The USPTO will not register a trademark unless it functions as a trademark.
Well, what does that mean?
Remember that trademarks should let consumers identify the source of a product or service. So, with this Refusal, the USPTO is arguing that your mark is not actually functioning as a trademark, and is not allowing consumers to actually identify the source of products and services.
Let’s dig a little deeper.
The USPTO will issue a Failure to Function if your trademark is “merely informational”. This means your trademark is merely providing information, and not acting as a source-indicator of your brand.
In this determination, the USPTO can consider third-party evidence, and will even look at your specimen, to determine whether the public would only view your trademark as merely informational.
Let’s break it down with examples.
First, this can occur when your trademark is just providing general information about goods and services.
So, let’s say I’m selling plates and I apply for a trademark with the word “FRAGILE”, and put the tag of FRAGILE on a box.
When you see that word FRAGILE, would you think of a brand? Probably not, right?
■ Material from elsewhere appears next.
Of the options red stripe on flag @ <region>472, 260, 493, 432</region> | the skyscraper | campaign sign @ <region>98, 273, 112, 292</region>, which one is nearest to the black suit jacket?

You’d just think of how many businesses put the word fragile on boxes and packages to warn you to be gentle with the products.
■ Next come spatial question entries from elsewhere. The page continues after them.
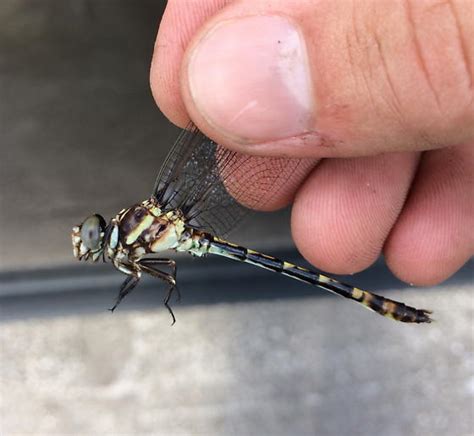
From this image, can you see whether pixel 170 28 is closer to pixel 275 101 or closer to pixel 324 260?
pixel 275 101

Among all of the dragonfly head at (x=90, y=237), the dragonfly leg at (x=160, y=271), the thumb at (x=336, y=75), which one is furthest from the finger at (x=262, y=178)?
the thumb at (x=336, y=75)

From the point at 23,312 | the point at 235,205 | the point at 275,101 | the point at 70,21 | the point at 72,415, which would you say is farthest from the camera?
the point at 70,21

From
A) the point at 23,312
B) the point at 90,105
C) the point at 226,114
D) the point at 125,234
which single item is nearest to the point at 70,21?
the point at 90,105

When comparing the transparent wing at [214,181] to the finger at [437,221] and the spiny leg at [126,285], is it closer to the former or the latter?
the spiny leg at [126,285]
In that way, it’s not functioning as a trademark because it’s just providing general information about your goods being delicate.
Second, this can occur when it is a widely-used message.
More specifically, this can be a commonplace message, or it could be a social, political, or similar message.
One example is BOSTON STRONG, which is a common expression to support those affected by the Boston Marathon bombing.
When Lebron James filed for the trademark TACO TUESDAY, he received a Failure to Function Refusal for a commonplace message.
Consumers would view the wording in these examples as commonplace messages, and not as indicating the source of a company’s goods or services.
Third, it could be a direct quote, passage, or citation to a religious text.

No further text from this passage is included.